Racing and Gaming Shadow Minister John McGrath described the announcement as one of the biggest backflips in the history of parliament, but said it is a good outcome for the racing industry.

"When we as a Liberal government wanted to bring in the sale of the TAB four or five years ago, we faced enormous opposition, mainly from the Labor opposition," he said.

The Nationals WA said the party would only support the sale if the government demonstrated that the racing industry would benefit.  

Racing and gaming spokesperson Colin Holt said the local racing industry had an infrastructure backlog in excess of $150 million.

“At this stage the Minister has said 35 per cent of the sale proceeds will be set aside for a dedicated racing infrastructure fund,” he said.

“Until an offer is on the table we don’t know what 35 per cent is.

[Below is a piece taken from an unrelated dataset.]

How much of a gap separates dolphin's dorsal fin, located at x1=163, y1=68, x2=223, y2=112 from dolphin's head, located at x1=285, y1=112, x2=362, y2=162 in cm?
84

“If it’s not at least $150 million the industry is getting short-changed.

“Country race clubs in particular are suffering from dated facilities.”

Racing and Wagering Western Australia chief executive Richard Burt said the organisation supported the state government's decision.

“Since 2014, the WA racing industry has been impacted by ongoing speculation regarding privatisation," he said. 

"The government’s framework for progressing the sale of the WATAB, together with the POC tax commitment is expected to provide a positive outcome for racing."

“RWWA is supportive of the no worse off funding principles, the 35 per cent of the net sale proceeds to address racing infrastructure, legislating to provide virtual racing in TAB retail outlets and other key principles included as part of the sale of the WATAB package”.

Chamber of Commerce and Industry of WA chief executive Chris Rodwell welcomed the announcement. 

"The government should sell assets when the private sector can provide the service more efficiently such that the public interest is better served.

"CCI has long called for the sale of government assets, where appropriate, to pay down debt, boost investment and regain Western Australia’s AAA credit rating, so the government’s decision to direct 65 per cent of the sale proceeds to reducing State debt is especially welcome."

Australian Hotels Association WA chief executive also praised the state government.

“The reforms acknowledge recent shifts in technology and the subsequent need to deliver support to WA TAB operators and by extension, the state’s racing industry,” he said.

“The AHA congratulates the state government on the constructive way it has engaged with industry and stakeholders throughout this comprehensive consultation process.”